Consegne:
**A.** Quali righe dell'elenco contengono la stringa "mane"? Estraile tutte, distinguendo tra maiuscole e minuscole.
**B.** Come potrebbe proseguire l'articolo sul disco "V" di Mannarino? Scrivi il seguito a partire dall'ultima frase riportata.

Estratto della fonte:
MANNARINO il nuovo disco “V” raccontato traccia per traccia
MANNARINO fa il suo ritorno con un disco dal titolo “V” (in uscita venerdì 17 settembre 2021) . L’album è stato anticipato dai singoli Africa e Cantarè.
Prodotto dallo stesso MANNARINO, registrato tra New York, Los Angeles, Città del Messico, Rio De Janeiro, l’Amazzonia e l’Italia e il coinvolgimento – su alcuni brani – dei produttori internazionali Joey Waronker (Beck, REM, Atoms for Peace) e Camilo Lara (Mexican Institute of Sound) oltre che di Tony Canto e Iacopo Brail Sinigaglia, l’album è un invito ad appellarsi alla saggezza ancestrale degli esseri umani.

Voci tratte da una raccolta di domande spaziali:
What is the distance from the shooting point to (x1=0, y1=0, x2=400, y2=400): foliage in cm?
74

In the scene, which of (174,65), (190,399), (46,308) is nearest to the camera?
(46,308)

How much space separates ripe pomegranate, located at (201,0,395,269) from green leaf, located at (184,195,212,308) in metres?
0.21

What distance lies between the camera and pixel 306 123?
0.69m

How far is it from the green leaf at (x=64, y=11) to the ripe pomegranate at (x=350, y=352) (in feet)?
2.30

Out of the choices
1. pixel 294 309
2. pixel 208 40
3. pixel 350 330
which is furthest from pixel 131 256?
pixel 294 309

--

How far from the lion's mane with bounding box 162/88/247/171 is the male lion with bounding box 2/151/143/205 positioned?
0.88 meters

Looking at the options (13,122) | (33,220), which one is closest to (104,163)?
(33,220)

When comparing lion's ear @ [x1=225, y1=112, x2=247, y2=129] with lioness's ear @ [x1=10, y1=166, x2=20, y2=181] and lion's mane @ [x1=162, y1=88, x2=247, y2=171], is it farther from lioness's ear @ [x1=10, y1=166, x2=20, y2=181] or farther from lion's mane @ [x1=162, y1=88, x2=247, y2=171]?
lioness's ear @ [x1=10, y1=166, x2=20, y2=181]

==

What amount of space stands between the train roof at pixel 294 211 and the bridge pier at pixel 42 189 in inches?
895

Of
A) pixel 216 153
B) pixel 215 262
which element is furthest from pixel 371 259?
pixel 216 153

Risposte:
**A.**
How far from the lion's mane with bounding box 162/88/247/171 is the male lion with bounding box 2/151/143/205 positioned?
When comparing lion's ear @ [x1=225, y1=112, x2=247, y2=129] with lioness's ear @ [x1=10, y1=166, x2=20, y2=181] and lion's mane @ [x1=162, y1=88, x2=247, y2=171], is it farther from lioness's ear @ [x1=10, y1=166, x2=20, y2=181] or farther from lion's mane @ [x1=162, y1=88, x2=247, y2=171]?

**B.**
Un disco che parla le lingue del mondo, intriso di suoni di foresta e voci indigene registrate in Amazzonia. Mannarino va alla ricerca della sorgente tribale e atavica dell’umanità, proposta come unico e potente antidoto contemporaneo alla brutalità del disumano. Natura, patriarcato, animismo, femminilità, rapporto uomo-donna, sono questi solo alcuni dei temi affrontati dal cantautore nel disco più politico e visionario della sua carriera dove l’amore, l’irrazionale e un senso magico della vita diventano strumenti reali di decolonizzazione del pensiero e di resistenza umana.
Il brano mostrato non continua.